What to work on
Pick out each line in the data below that contains the word "furthest" and copy those lines as they appear.

Records supplied
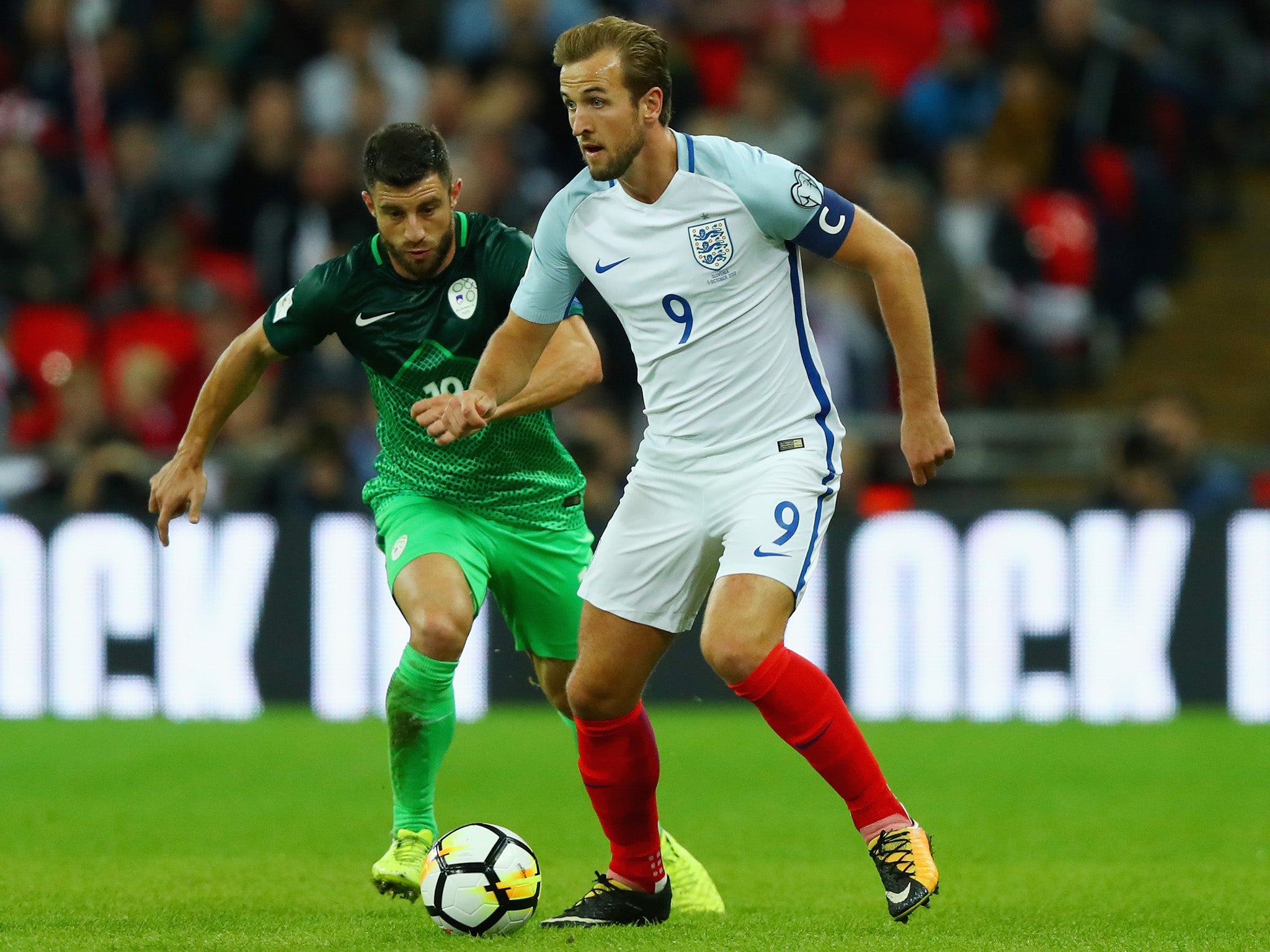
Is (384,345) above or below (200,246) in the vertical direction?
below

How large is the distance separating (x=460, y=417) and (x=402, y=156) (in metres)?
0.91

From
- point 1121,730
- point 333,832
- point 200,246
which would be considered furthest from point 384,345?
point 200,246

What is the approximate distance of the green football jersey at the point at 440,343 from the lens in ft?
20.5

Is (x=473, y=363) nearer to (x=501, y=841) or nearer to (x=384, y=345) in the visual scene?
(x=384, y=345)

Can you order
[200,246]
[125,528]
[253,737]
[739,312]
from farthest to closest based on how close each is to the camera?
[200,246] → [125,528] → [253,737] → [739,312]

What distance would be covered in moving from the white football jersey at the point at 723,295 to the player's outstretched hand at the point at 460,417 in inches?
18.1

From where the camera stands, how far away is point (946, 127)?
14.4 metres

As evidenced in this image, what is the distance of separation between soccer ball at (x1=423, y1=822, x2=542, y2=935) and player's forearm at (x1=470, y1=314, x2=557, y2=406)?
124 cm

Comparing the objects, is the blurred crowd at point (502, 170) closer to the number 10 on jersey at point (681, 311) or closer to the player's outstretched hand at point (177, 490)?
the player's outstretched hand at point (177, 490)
* * *
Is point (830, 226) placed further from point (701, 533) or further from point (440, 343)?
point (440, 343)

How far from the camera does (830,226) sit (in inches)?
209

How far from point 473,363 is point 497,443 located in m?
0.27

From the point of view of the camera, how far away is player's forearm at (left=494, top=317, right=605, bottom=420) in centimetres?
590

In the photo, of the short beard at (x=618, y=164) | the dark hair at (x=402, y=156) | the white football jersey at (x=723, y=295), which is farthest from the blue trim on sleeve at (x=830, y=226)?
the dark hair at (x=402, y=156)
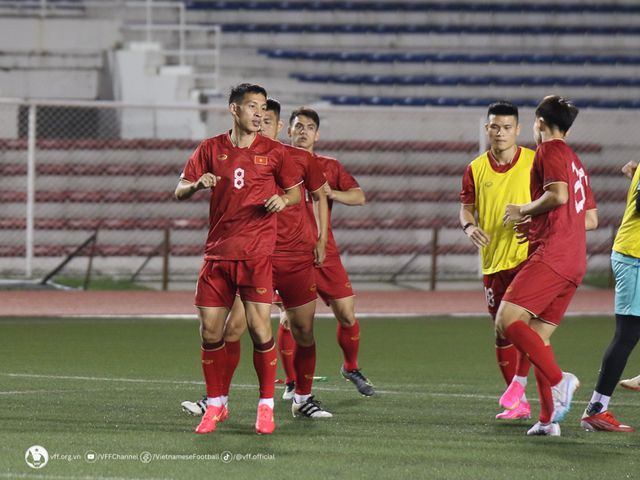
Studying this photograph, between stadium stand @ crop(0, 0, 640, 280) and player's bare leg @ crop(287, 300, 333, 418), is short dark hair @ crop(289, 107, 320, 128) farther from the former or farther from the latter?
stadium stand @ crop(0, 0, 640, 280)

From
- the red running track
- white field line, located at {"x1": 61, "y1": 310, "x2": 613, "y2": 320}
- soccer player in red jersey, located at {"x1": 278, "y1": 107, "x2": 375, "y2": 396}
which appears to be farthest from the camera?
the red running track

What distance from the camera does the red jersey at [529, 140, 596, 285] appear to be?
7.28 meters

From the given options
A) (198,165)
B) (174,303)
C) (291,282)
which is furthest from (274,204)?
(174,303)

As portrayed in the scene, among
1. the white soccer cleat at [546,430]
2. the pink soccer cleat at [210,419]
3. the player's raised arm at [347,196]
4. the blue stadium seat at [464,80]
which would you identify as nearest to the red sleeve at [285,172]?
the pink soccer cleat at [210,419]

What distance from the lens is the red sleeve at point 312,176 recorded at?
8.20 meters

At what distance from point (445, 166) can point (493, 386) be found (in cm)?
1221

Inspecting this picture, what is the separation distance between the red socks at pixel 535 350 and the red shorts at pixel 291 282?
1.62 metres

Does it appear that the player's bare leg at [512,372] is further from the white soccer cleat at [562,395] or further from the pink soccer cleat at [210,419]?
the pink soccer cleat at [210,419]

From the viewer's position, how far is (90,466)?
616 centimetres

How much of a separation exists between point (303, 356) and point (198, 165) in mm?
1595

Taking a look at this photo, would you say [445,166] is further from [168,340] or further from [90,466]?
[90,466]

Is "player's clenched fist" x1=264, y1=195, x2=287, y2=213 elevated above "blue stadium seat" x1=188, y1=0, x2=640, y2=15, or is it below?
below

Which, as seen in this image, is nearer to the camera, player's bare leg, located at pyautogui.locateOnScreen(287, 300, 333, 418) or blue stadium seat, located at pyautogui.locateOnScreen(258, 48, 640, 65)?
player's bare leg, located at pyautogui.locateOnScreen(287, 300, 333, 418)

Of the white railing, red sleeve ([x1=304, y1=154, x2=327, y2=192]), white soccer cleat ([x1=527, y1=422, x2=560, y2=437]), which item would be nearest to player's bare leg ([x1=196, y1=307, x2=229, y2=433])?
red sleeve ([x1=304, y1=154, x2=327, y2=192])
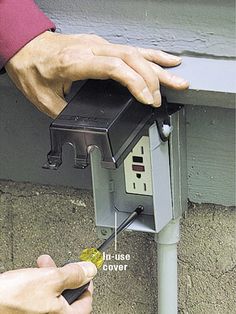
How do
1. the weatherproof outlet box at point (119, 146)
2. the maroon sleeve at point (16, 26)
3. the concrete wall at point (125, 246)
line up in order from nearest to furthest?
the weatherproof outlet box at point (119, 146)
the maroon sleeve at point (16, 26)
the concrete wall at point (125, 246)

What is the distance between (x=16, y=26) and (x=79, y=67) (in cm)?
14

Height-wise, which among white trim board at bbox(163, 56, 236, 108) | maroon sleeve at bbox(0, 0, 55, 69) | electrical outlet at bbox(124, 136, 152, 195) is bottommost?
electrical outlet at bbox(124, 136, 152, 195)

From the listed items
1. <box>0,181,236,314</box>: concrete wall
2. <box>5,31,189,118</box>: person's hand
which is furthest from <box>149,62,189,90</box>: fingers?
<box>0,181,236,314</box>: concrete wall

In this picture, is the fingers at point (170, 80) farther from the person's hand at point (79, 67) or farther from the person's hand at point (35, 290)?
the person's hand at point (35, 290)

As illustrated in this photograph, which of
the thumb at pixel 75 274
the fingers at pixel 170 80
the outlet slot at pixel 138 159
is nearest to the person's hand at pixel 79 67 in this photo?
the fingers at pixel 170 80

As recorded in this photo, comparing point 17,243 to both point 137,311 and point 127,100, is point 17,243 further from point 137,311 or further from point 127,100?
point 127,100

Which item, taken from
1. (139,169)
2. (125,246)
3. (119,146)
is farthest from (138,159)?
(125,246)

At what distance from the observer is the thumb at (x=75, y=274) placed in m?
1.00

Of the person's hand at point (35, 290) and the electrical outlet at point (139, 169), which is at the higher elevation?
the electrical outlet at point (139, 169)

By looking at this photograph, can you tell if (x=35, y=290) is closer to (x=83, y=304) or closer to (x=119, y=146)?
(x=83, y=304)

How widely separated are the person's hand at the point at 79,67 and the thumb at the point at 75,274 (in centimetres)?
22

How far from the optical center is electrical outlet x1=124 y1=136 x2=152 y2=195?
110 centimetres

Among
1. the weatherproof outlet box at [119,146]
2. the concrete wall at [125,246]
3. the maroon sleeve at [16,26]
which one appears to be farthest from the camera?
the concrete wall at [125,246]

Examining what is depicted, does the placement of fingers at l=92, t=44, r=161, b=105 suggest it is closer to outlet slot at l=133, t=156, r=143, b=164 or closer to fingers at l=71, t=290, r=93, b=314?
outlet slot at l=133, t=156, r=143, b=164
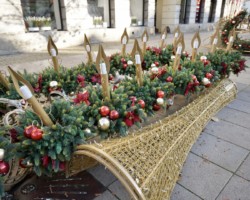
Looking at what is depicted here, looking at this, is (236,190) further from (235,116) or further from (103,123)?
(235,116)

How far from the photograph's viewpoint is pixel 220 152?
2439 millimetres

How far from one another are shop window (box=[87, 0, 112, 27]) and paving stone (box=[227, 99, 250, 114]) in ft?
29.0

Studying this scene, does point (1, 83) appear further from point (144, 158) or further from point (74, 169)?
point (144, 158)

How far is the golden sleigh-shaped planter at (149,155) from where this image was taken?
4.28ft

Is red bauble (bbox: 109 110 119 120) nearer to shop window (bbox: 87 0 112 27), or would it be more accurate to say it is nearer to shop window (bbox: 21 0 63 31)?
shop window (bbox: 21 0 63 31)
--
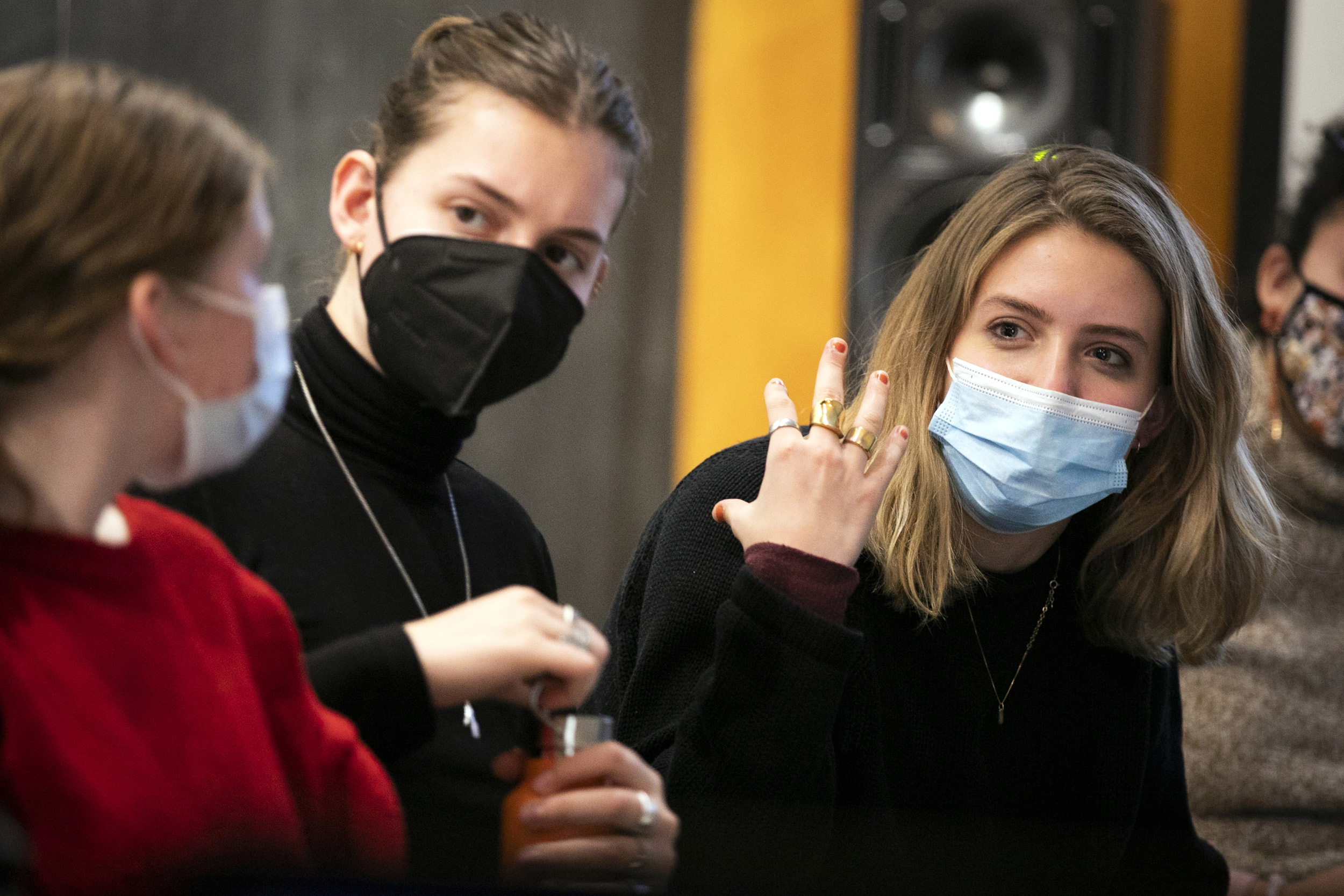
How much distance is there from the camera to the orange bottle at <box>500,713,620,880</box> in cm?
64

Answer in full
which would be considered furthest from point 384,345?
which is furthest from (274,204)?
line up in order from nearest to furthest?
which is furthest from <box>149,62,189,90</box>: fingers?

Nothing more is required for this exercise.